With respect to the ENSO model I have been thinking about ways of evaluating the statistical significance of the fit to the data. If we train on one 70 year interval and then test on the following 70 year interval, we get the interesting effect of finding a higher correlation coefficient on the test interval. The training interval is just below 0.85 while the test is above 0.86.
The model fit is relatively aggressive in the number of degrees of freedom (DOF) it contains, since there appear to be multiple forcings involved, each with a unique period. This exacts a statistical price as the number of DOF allows one to also fit the ENSO proxy data to arbitrary models. For example, a red noise random walk mode can also give an often impressive correlation coefficient by using the *same set* of parameters, but with varying amplitude and phase.

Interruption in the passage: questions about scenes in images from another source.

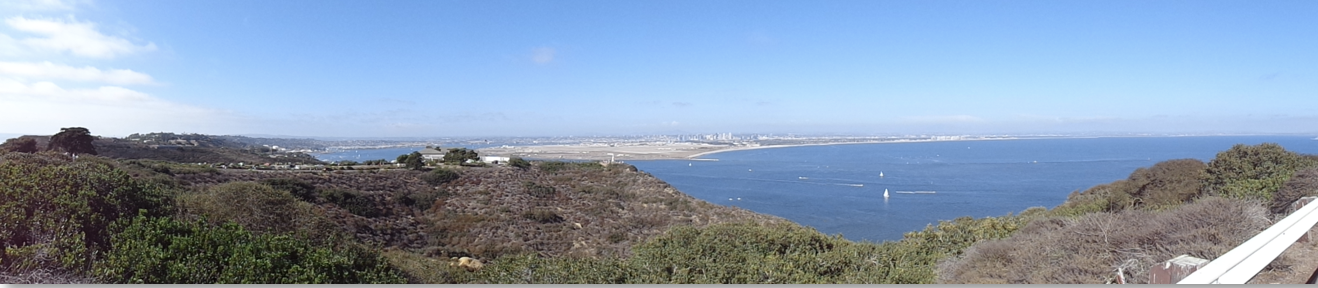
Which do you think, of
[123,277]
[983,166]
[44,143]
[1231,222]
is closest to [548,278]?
[123,277]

That appears troubling in terms of discriminating between a real and a coincidental fit, but if we look closely at the result of out-of-band tests on trained fits to red noise models, they rapidly become uncorrelated. Below are the statistics for the “in” training run and the “out” test or validation. Even though a correlation coefficient above 0.7 is achieved during training, that means nothing within the test interval, as all phase coherence disappears when the random walk is invoked. Note below that the out statistics are centered over a coefficient of 0.0, which is essentially the extreme of uncorrelated behavior. But for model operating on the real data, one can see that both the training and test CC values are very high (arrows on the right), which means that the ENSO behavior is not stochastic and that whatever periodic behavior is defined in the first 70 years is also observed in the next 70 years.
For this model operating on the real data, at least some of the DiffEq fit is attributed to a forced alignment with a biennial term. This gives probably a 10% improvement of the CC (both for red noise and for the real data) over it not being applied. This is due to a common mode multiplicative factor to both the LHS and RHS of the DiffEq. Yet, the biennial factor is essential to providing a mechanism for phase inversions, such as what occurs between 1980 and 1996. And it also improves the fit as even slight variations away from 2 years will appreciably reduce the correlation.